┌─ LISTED ENTRIES

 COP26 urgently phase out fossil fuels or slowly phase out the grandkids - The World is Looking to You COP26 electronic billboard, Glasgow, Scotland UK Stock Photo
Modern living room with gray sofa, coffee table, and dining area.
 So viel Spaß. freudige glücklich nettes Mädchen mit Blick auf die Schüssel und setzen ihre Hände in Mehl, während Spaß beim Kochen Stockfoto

└─
┌─ LISTED ENTRIES

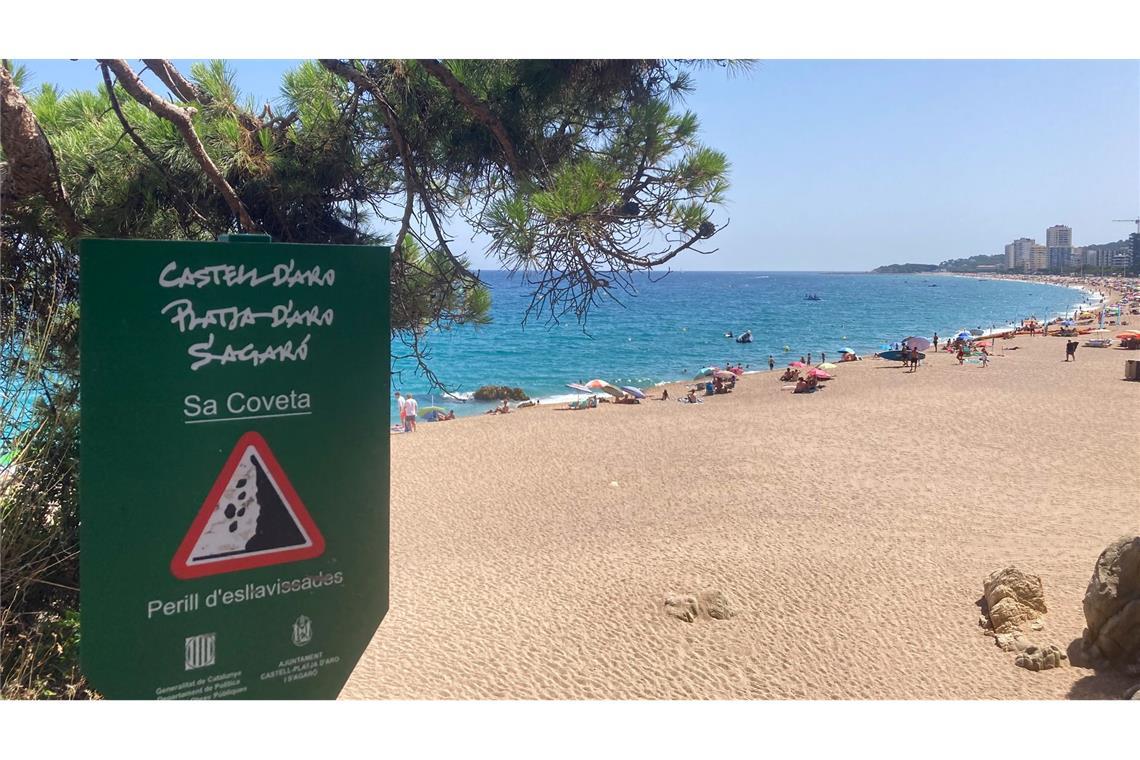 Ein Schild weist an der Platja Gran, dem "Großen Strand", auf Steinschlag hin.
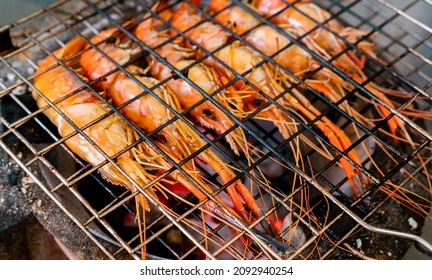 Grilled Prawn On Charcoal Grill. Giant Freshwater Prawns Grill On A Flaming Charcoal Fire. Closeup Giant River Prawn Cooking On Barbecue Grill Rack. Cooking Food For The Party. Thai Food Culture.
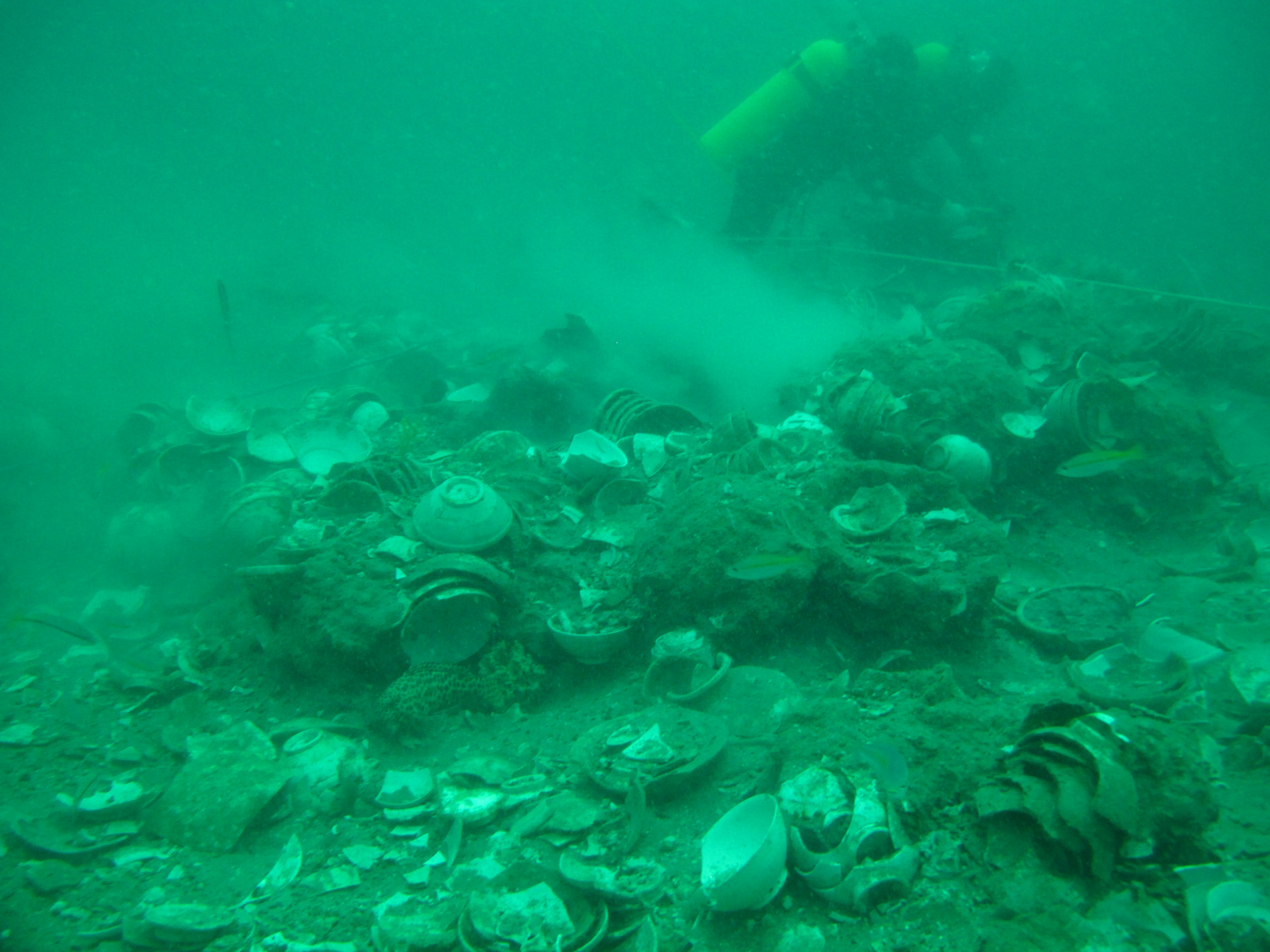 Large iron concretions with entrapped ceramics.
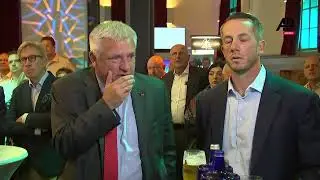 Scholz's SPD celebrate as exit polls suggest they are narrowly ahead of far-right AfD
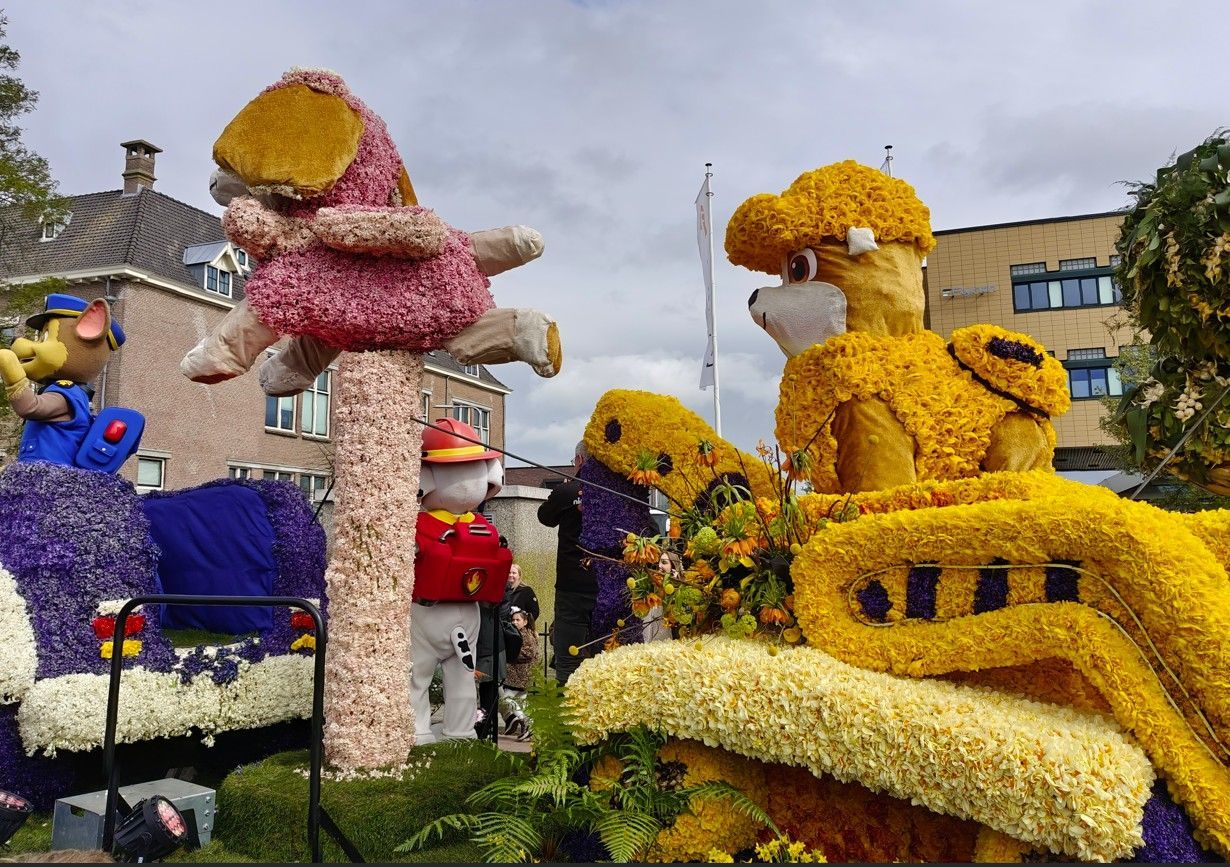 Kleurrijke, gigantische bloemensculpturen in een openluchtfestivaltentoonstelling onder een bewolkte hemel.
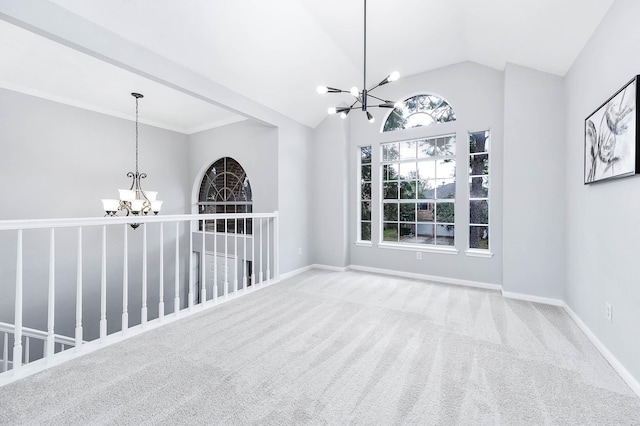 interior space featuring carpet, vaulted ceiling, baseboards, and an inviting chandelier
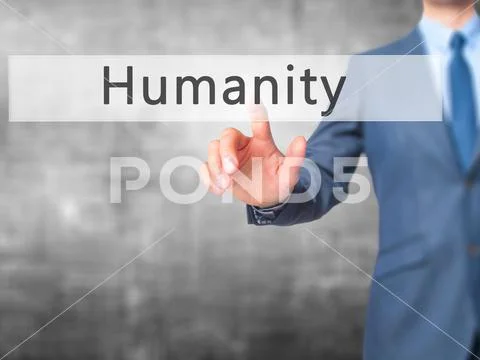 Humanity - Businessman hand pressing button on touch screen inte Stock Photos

└─

Those lines of the records above that run from the one containing "Kleurrijke, gigantische bloemensculpturen" through the one containing "Humanity - Businessman" should be returned exactly, with no pictures among them.

 Kleurrijke, gigantische bloemensculpturen in een openluchtfestivaltentoonstelling onder een bewolkte hemel.
 interior space featuring carpet, vaulted ceiling, baseboards, and an inviting chandelier
 Humanity - Businessman hand pressing button on touch screen inte Stock Photos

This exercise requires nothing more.